---- Source material
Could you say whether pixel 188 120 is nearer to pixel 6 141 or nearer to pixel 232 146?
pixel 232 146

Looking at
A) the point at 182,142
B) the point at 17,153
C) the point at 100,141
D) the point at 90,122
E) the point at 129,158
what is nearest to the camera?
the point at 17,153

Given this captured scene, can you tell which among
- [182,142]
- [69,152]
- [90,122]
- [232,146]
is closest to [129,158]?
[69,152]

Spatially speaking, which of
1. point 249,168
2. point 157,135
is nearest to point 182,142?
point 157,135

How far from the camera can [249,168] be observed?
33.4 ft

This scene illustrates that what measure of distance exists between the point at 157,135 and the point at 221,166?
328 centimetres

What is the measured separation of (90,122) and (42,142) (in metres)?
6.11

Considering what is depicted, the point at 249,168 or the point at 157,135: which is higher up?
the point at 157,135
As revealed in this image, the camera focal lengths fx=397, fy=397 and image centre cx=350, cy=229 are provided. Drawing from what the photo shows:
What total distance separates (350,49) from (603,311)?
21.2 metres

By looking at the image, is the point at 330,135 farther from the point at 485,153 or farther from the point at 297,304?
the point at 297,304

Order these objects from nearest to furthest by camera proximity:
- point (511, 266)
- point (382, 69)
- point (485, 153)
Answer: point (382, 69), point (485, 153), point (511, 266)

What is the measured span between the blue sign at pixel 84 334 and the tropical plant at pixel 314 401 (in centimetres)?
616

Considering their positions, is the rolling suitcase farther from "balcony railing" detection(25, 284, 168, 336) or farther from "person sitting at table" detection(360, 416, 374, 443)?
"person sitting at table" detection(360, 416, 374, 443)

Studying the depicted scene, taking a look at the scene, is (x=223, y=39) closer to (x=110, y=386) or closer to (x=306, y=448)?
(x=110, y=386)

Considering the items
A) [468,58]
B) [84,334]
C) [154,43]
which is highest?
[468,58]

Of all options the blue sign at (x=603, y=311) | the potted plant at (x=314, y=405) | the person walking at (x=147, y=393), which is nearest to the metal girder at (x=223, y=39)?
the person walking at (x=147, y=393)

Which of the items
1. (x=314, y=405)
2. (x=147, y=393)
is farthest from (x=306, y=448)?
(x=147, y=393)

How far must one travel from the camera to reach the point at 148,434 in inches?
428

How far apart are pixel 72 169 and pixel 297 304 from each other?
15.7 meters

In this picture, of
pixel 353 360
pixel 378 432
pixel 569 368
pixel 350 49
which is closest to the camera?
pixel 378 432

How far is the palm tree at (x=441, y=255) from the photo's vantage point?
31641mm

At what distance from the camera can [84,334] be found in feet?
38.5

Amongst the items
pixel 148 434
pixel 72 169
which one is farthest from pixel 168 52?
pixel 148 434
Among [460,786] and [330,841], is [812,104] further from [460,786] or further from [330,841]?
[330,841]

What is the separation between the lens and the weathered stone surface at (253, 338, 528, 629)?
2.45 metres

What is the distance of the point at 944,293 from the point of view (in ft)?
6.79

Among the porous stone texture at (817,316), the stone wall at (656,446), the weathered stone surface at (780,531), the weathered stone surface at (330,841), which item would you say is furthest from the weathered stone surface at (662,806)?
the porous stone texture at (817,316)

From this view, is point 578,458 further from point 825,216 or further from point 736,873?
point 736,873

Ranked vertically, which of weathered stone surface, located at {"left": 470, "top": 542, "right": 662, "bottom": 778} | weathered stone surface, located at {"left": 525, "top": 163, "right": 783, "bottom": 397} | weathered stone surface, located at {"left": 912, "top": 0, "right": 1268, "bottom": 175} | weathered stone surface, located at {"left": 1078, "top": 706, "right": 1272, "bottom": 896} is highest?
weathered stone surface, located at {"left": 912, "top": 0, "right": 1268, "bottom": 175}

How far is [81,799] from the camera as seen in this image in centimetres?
--------
> [Given exercise]
Your task is to write out the lines from the one with "What is the distance" through the end of the records, exactly and with nothing added.

> [Correct answer]
What is the distance of the point at 944,293 from the point of view (in ft)?
6.79

Among the porous stone texture at (817,316), the stone wall at (656,446), the weathered stone surface at (780,531), the weathered stone surface at (330,841), which item would you say is furthest from the weathered stone surface at (662,806)?
the porous stone texture at (817,316)

From this view, is point 578,458 further from point 825,216 or further from point 736,873?
point 736,873

Ranked vertically, which of weathered stone surface, located at {"left": 470, "top": 542, "right": 662, "bottom": 778} | weathered stone surface, located at {"left": 525, "top": 163, "right": 783, "bottom": 397} | weathered stone surface, located at {"left": 912, "top": 0, "right": 1268, "bottom": 175} | weathered stone surface, located at {"left": 1078, "top": 706, "right": 1272, "bottom": 896} is highest?
weathered stone surface, located at {"left": 912, "top": 0, "right": 1268, "bottom": 175}

How far is [81,799] from the camera as seen in this image in centimetres?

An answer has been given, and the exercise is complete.